Arguments of the Appellants
In his submissions counsel on behalf of the appellants pointed out that s. 4 of the Act provides that eligible bank assets has the meaning provided by s. 69(4), which in turn provides that a bank asset that is in the class prescribed under s. 69(1) is an eligible bank asset. Section 69(1) allows the Minister for Finance to prescribe, by regulations, classes of bank asset as classes of eligible bank asset. Then s. 69(2) provides a list of classes of bank asset that may be prescribed under s. 69(1). Counsel then referred to Regulation 2 of the above mentioned regulations which sets out the classes of eligible bank assets in a manner that broadly follows the list contained in s. 69(2) and pointed out that it refers to seven main classes of eligible bank assets although the final six mostly refer back to the first class in some particular way. Counsel further commented by stating that the first class, class (a) includes credit facilities connected in any way with development land. The other classes then seek to capture other credit facilities that are connected with those in class (a) either through the identity of the asset or the identity of the debtor. Counsel indicated that once a debtor has credit facilities which are connected to development land, all credit facilities granted to that debtor are eligible bank assets.
Counsel submitted that, accordingly, the meaning of ‘development land’ is a key element in the application of the provisions in question.
The appellants in their submissions went on to refer to the definition of ‘development land’ in s. 4 of the Act which is defined as meaning:
land wherever situated (regardless of its zoning or its status under the Planning and Development Acts 2000 and 2007 or any other enactment or applicable law) –
that was intended to be sold or otherwise exploited.

◇ ◇ ◇ ◇ ◇

**Given task 1:** In the appellants' arguments, how many main classes of eligible bank assets does Regulation 2 refer to?
**Given task 2:** Transcribe the portion of the appellants' arguments starting with "The appellants in" and going on through "or otherwise exploited.".

◇ ◇ ◇ ◇ ◇

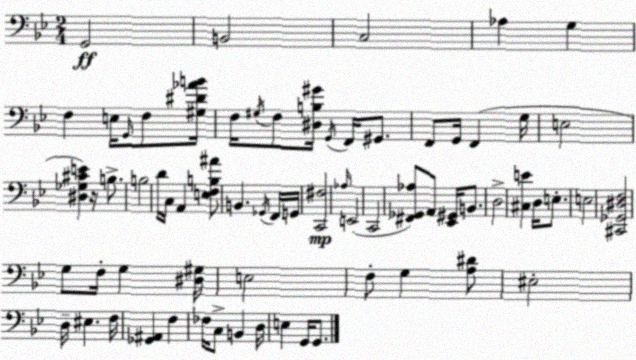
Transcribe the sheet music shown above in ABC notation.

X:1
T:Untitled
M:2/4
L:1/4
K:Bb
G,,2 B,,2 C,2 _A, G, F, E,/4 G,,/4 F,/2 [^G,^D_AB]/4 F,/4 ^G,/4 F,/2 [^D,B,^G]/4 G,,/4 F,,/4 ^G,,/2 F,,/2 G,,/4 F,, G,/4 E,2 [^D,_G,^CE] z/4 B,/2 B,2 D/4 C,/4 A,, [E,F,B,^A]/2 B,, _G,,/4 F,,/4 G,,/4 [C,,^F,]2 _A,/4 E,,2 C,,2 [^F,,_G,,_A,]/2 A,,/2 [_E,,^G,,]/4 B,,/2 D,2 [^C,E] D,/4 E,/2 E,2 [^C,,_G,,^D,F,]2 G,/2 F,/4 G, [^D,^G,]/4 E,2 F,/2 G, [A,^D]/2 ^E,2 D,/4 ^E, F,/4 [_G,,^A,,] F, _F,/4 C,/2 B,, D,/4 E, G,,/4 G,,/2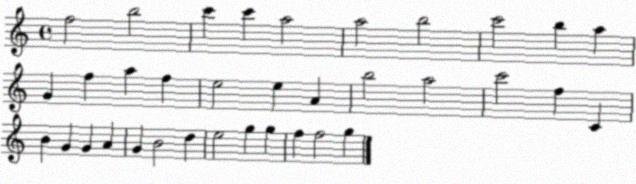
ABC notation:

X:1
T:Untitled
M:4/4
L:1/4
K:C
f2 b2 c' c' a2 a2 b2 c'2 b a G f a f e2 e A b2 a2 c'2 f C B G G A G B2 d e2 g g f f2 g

◇ ◇ ◇ ◇ ◇

**Task output 1:** Seven main classes.

**Task output 2:**
The appellants in their submissions went on to refer to the definition of ‘development land’ in s. 4 of the Act which is defined as meaning:
land wherever situated (regardless of its zoning or its status under the Planning and Development Acts 2000 and 2007 or any other enactment or applicable law) –
that was intended to be sold or otherwise exploited.